Short problem 1:
Answer the following from the article on the yen:
(a) At what time, Tokyo time, will the G-7 teleconference begin?
(b) To what level against the dollar did the yen strengthen earlier?
(c) At what level did the Nikkei 225 Stock Average close?
**** Extracted text ****
The yen strengthened to a post- World War II high as Group of Seven officials prepare to meet to discuss the threat to the world’s third-largest economy from last week’s earthquake and a worsening nuclear crisis.
The yen rose as officials hold back for now from intervening in currency markets to stem its advance, climbing 4.5 percent in 26 minutes as markets closed in New York and re- opened in Asia. The G-7 teleconference will begin at 7 a.m. Tokyo time and will encompass currencies, Finance Minister Yoshihiko Noda told reporters in Tokyo today. The yen’s climb today is driven by speculation and the government is monitoring its moves, Economy Minister Kaoru Yosano said.
The announcement of discussions prompted Japanese stocks to pare losses and the yen to weaken on the prospect of coordinated global action to prevent the disaster from crippling the economy. The yen earlier strengthened to 76.36 to the dollar and bond risk soared as workers raced to avert a meltdown at the Fukushima Dai-Ichi nuclear plant north of Tokyo.
“It’ll be very helpful if you had some sort of joint comment about stabilizing the exchange rate” from the G-7, said Richard Jerram, head of Asian economics at Macquarie Securities Ltd. in Singapore. “Clearly the economy is in a very fragile state and if you do have a lot of destabilizing exchange-rate movements, it’s going to make things a lot worse.”
The yen traded at 78.73 per dollar as of 7:12 p.m. in Tokyo. The Nikkei 225 Stock Average fell 1.4 percent to close at 8,962.67.
French Finance Minister Christine Lagarde said yesterday she wanted to hold G-7 talks on the financial response to Japan’s earthquake, including possibly buying Japanese bonds. The G-7 is made up of the U.S., Germany, France, Canada, Italy, the U.K. and Japan.
“I will explain the impact of Japan’s earthquake on the economy, developments in financial markets, and Japan’s response” to the earthquake, Noda said.
**** Task data ****
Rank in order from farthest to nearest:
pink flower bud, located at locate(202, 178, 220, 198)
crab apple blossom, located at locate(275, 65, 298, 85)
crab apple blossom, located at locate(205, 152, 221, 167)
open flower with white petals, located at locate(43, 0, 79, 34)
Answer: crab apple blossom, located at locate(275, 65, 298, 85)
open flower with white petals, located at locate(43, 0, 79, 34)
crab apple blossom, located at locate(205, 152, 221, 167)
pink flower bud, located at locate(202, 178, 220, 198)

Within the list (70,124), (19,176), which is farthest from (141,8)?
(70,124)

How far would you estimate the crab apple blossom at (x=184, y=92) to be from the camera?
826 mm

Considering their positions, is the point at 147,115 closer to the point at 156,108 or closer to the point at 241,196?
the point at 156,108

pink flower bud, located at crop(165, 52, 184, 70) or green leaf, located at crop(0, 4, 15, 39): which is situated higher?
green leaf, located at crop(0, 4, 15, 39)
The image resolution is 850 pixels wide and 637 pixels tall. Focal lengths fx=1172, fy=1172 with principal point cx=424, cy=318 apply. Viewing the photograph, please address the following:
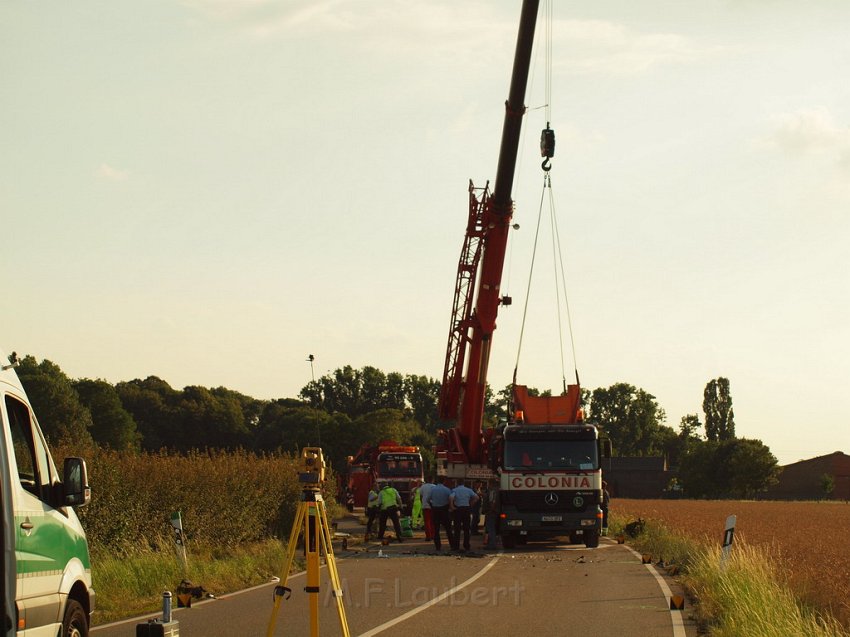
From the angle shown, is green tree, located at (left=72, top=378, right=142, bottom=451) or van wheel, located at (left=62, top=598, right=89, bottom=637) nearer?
A: van wheel, located at (left=62, top=598, right=89, bottom=637)

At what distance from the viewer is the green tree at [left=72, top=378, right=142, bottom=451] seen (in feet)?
318

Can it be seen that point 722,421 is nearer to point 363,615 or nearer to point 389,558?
point 389,558

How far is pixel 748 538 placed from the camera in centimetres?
3072

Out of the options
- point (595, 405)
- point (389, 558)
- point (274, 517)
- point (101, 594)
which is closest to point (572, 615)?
****
Short problem 2:
Reproduce all of the records above with each "camera" switched to "lens" and nothing else altered. Omit the pictures from your answer.

Finished answer 1:
(a) 7 a.m. Tokyo time
(b) 76.36 to the dollar
(c) 8,962.67

Finished answer 2:
Rank in order from farthest to nearest:
pink flower bud, located at locate(202, 178, 220, 198)
crab apple blossom, located at locate(275, 65, 298, 85)
crab apple blossom, located at locate(205, 152, 221, 167)
open flower with white petals, located at locate(43, 0, 79, 34)
Answer: crab apple blossom, located at locate(275, 65, 298, 85)
open flower with white petals, located at locate(43, 0, 79, 34)
crab apple blossom, located at locate(205, 152, 221, 167)
pink flower bud, located at locate(202, 178, 220, 198)

Within the list (70,124), (19,176), which is farthest from (141,8)?
(70,124)

How far would you estimate the crab apple blossom at (x=184, y=92) to be from the lens?
826 mm

Considering their positions, is the point at 147,115 closer to the point at 156,108 or closer to the point at 241,196?
the point at 156,108

pink flower bud, located at crop(165, 52, 184, 70) or green leaf, located at crop(0, 4, 15, 39): which is situated higher?
green leaf, located at crop(0, 4, 15, 39)
The image resolution is 850 pixels wide and 637 pixels tall. Focal lengths fx=1172, fy=1172 with principal point cx=424, cy=318 apply. Viewing the photograph, please address the following:
From the angle shown, is green tree, located at (left=72, top=378, right=142, bottom=451) or van wheel, located at (left=62, top=598, right=89, bottom=637) nearer?
A: van wheel, located at (left=62, top=598, right=89, bottom=637)

At what distance from the viewer is the green tree at [left=72, top=378, right=142, bottom=451] seen (in feet)?
318

Can it be seen that point 722,421 is nearer to point 363,615 or nearer to point 389,558?
point 389,558

How far is pixel 748 538 placed from the lens in centimetres?
3072

Out of the options
- point (595, 405)
- point (389, 558)
- point (274, 517)
- point (101, 594)
which is closest to point (572, 615)?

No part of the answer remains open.